Hightech-Recycling mit Phagen
Biotechnologen aus Dresden und Freiberg haben ein Verfahren entwickelt, um Seltene Erden aus Elektronikschrott zurückzugewinnen.
Ohne sie gäbe es keine Elektromotoren, keine Smartphones und keine Plasmabildschirme: Schlüsselmetalle wie Terbium, Cer und Europium – sogenannte Seltene Erden – sind aus unserem Alltag nicht mehr wegzudenken. Weil sie, wie der Name sagt, knappe Ressourcen sind, kommt ihrem Recycling eine besondere Bedeutung zu. Zwar steigen die Sammelquoten defekter Energiesparlampen und Handys seit Jahren an. Die Rückgewinnung der wertvollen Hightechmetalle ist schwierig, denn sie liegen nur in geringen Konzentrationen vor. Forscher des Helmholtz-Zentrums Dresden-Rossendorf (HZDR) und der TU Bergakademie Freiberg haben jetzt ein biotechnologisches Verfahren vorgestellt, das diese Herausforderung bewältigt.

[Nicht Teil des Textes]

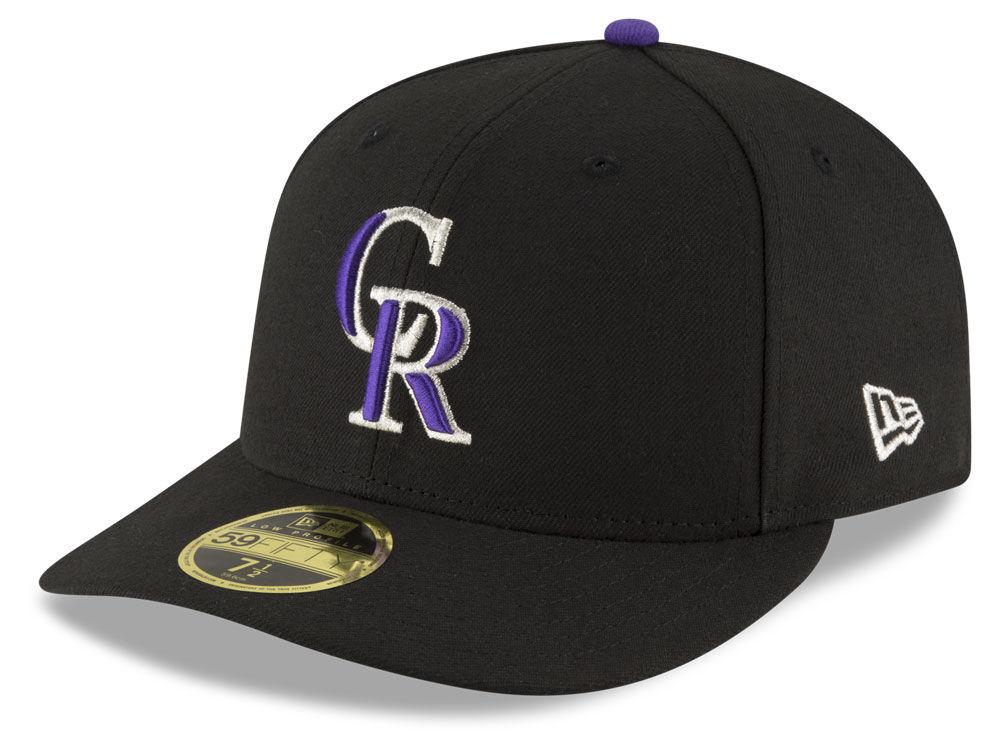 Colorado Rockies New Era MLB Low Profile AC Performance 59FIFTY Cap ... e7f5c1fd7ac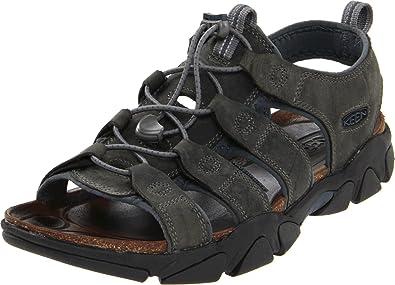 Keen Evofit One sandales gris 45,0 EU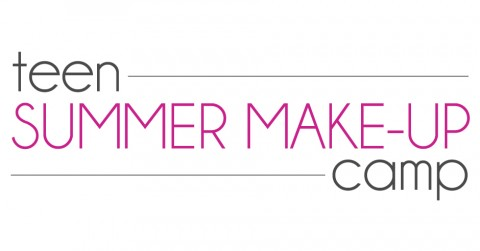 teen makeup camp lodi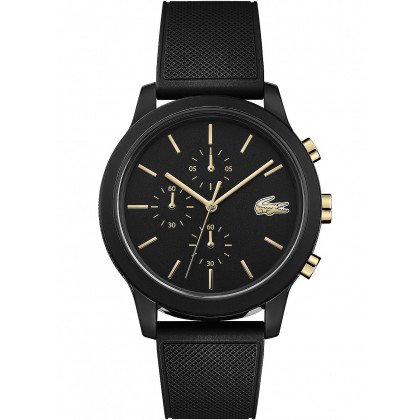 Lacoste 2011012 12.12 Chronograph 44mm 5ATM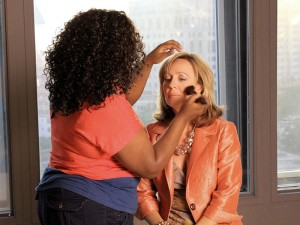 DeDe Murcer Moffett SNAP makeup session getting ready for live recording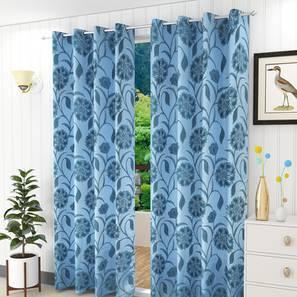 "Kaia Door Curtain - Set Of 2 (Blue, 112 x 274 cm  (44"" x 108"") Curtain Size) by Urban Ladder - Design 1 Half View - 321885"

Phagen-Display-Methode als Angel
Die Forscher verwenden dazu die in diesem Jahr mit dem Nobelpreis für Chemie ausgezeichnete Phagen-Display-Methode. Als Bakteriophagen bezeichnen Biologen auf Bakterien spezialisierte Viren. Mit molekularbiologischen Verfahren lassen sich an diesen Phagen kurze Peptidketten – die Bausteine für Eiweiße – anbringen. „Die Peptide können kleine Taschen formen, in die bestimmte Mini-Strukturen passen“, erklärt Franziska Lederer, Biologin am HZDR. Je nach Kombination der Peptide lassen sich so rund eine Milliarde unterschiedlich geformter Taschen erzeugen, auch solche, in die spezifisch ein Seltene-Erden-Element passt.
Bringt man diese Vielzahl an Phagen über einer Probe mit einem Element der Seltenen Erden aus, binden dort jene mit den passenden Taschen. Diese speziellen Phagen können nun analysiert und gezielt hergestellt werden, um künftig genau dieses Element aus Elektroabfällen herauszuangeln.
So angeln Eiweißbruchstücke Seltene Erden: Um die Peptide gezielt für ein Zielmaterial anzufertigen, setzt die Nachwuchsgruppe „BioKollekt“ am HZDR auf Bakteriophagen.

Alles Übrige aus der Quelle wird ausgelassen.